In altre parole, chi meno produce per il paese può tranquillamente continuare a soccombere nell’inferno dell’epidemia. Una proposta graffiante che tocca lo sdegno pubblico, riscuotendo aspre critiche. Il Sindaco di Milano, Giuseppe Sala, prende le distanze dalla Regione: “Vaccini in base al Pil? Mi cadono le braccia“. Gelo anche da parte del Ministro Speranza, il quale ha sottolineato come “la salute non sia un privilegio di chi ha di più“. Immancabile anche la replica del Presidente De Luca: “Leggo con sconcerto le affermazioni della signora Moratti. Si fa fatica a credere che si possa subordinare l’uguale diritto alla vita di tutti a dati economici. Si direbbe che siamo a un passo dalla barbarie. La signora Moratti è persona intelligente e civile. Mi auguro che voglia chiarire che si è trattato di un’affermazione non meditata, che non risponde alle sue convinzioni”
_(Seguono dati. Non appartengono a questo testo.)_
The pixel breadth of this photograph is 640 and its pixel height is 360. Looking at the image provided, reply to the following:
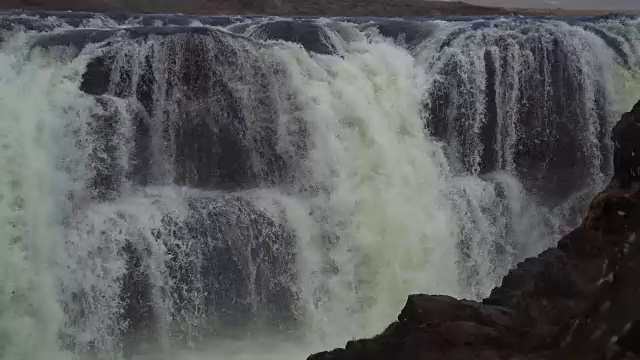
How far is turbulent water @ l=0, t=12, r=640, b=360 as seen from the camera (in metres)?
A: 7.22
Dall’affondo alla zona rossa

Dopo le parole “male interpretate” ecco che La Vicepresidente tenta di chiarire la situazione, sottolineando la necessità di ridiscutere la suddivisione di un’Italia a colori in base ai fattori economici delle regioni: “Non ho mai pensato di declinare vaccini e reddito: il Pil è un indicatore economico, finanziario che attesta l’attività in una Regione che è il motore dell’Italia. In questo senso la Regione ha la necessità di essere tenuta in considerazione, non parlo di piano vaccini ma di zona rossa“.

Guardare al “miglioramento vaccinale”

Qualche incongruenza e spiraglio di ragionamento dietro le ultime parole della Moratti, la quale spiega: “Ho fatto una riflessione, che ho voluto condividere anche con i capigruppo del Consiglio regionale, per proporre al commissario Arcuri di sviluppare in sede di conferenza Stato-Regioni un miglioramento del piano vaccinale. Gli spunti che intendo sottoporre al Commissario partono dal tema delle zone più colpite e potrebbero riguardare mobilità e densità abitativa: fattori di accelerazione della trasmissione del contagio“. Nulla da ridire. Se non fosse per la parafrasi economica che spiega come più vantaggi vengano dati alle regioni estremante produttive, con un ricalcolo globale sull’importanza vitale che tale fattore presta alla natura redditizia del nostro paese. In sostanza và comunque a sottolinearsi la brutale proposta di sostentare un’immunità di gregge (supportata dal vaccino) per quelle regioni geograficamente più virtuose.